• [PARTS OF THE EXERCISE]:
(a) In the hockey buyouts list below, how much did the Devils pay to buy out Anton Volchenkov?
(b) Condense the paragraph in the hockey buyouts list that begins "Hoping to make a splash," keeping its main facts.

• [SOURCE EXTRACT]:
-- Opening Marker --

16. Mike Commodore, Blue Jackets
Commodore’s tough play and intriguing hair made him a fan favourite with the Columbus Blue Jackets. Still, Commodore only played 77 games over the final two seasons of his five-year, $18.75-million deal and was bought out for $4.56 million after the the 2010-11 season.

15. Tim Gleason, Toronto Maple Leafs
Needing to shore up its defence, Toronto dealt John-Michael Liles to the Hurricanes for the stay-at-home defenceman. Yet the 31-year-old was minus-14 in only 39 games and could be considered one of the scapegoats for the Leafs’ epic late-season collapse. Signed through 2016, Gleason was bought out for $5.33 million over the next four seasons and rejoined the Hurricanes at a lower rate.

14. Mark Parrish, Minnesota Wild
Parrish signed a five-year, $13.25-million deal with the Minnesota Wild before the 2006-07 season but only registered 69 points in 142 games. Parrish’s final three years were bought for $5.56 million over six years after the 2008 season — he’s still on the Wild payroll for next season.

13. Keith Ballard, Vancouver Canucks
The Florida Panthers extended the hard-nosed defenceman with a six-year, $25.2-million deal before 2009-10 but then dealt him to Vancouver after just one season. And while points were not Ballard’s game, he managed just 16 in three seasons in Vancouver while falling to the ranks of the healthy scratch at age 30. Vancouver used a compliance buyout on Ballard, choosing to pay him $5.6 million over four seasons.

12. Anton Volchenkov, New Jersey Devils
The Devils signed “The A Train” to a big six-year, $25.5-million deal in the 2010 off-season, but Volchenkov could not stay healthy in the Garden State, missing at least 11 games in every season with the Devils. With a wealth of young defence prospects in their system, the Devils bought out the 32-year-old defenceman for $5.67 million over the next four seasons. Volchenkov signed on with the Nashville Predators less than a week later.

11. Darcy Tucker, Toronto Maple Leafs
Tucker had his share of controversial moments as a Maple Leaf, but after the second year of his four-year, $12-million deal with Toronto, his shtick had run thin. The Leafs bought out Tucker for $6 million over six years, which finally came off the books this season.

10. Vinny Prospal, Tampa Bay Lightning
Prospal prospered in two prior stints in St. Pete, so the Lightning signed him for four years and $14 million before the 2008-09 season. That move backfired, as Prospal recorded 45 points and was minus-20 in 82 games. The Lightning still owe Prospal $1.16 million — against the salary cap, too — for next season, even though he’s now a scout in the Rangers’ organization.

9. Ville Leino, Buffalo Sabres
Hoping to make a splash, the Sabres signed Leino to a six-year, $27-million deal before 2011-12. Buffalo got exactly 10 goals and 46 points in 137 games over three seasons, as Leino did not even net a goal in 2013-14. The Sabres, well below the salary cap, decided to pay Leino $7.33 million over six years to wipe out the winger’s deal.

8. Mike Ribeiro, Arizona Coyotes
Ribeiro’s four-year, $22-million contract was among the Coyotes’ first under new ownership. His $11.6-million buyout over six years is the club’s first under the Arizona Coyotes moniker. Ribeiro was brought in to aid a slumping offensive club, but he actually managed more points in Washington in a 48-game season (49) than he did in an 82-game season in the desert (47).

-- Closing Marker --

• [PROVIDED DATA]:
-- Opening Marker --

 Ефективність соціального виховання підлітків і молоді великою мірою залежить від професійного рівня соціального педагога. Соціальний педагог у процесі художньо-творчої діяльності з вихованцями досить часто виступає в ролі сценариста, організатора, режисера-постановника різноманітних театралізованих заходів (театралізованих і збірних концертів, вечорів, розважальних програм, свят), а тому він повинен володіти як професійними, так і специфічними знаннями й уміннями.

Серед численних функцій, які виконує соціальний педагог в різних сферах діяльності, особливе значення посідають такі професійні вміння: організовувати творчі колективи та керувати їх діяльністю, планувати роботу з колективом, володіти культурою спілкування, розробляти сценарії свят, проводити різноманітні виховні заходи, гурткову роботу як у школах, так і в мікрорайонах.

-- Closing Marker --

• [EXPECTED RESPONSES]:
(a) $5.67 million over the next four seasons.

(b) The Sabres signed Leino to a six-year, $27-million deal before 2011-12. He produced only 10 goals and 46 points in 137 games over three seasons, with no goals in 2013-14. Well below the salary cap, Buffalo bought out his deal for $7.33 million over six years.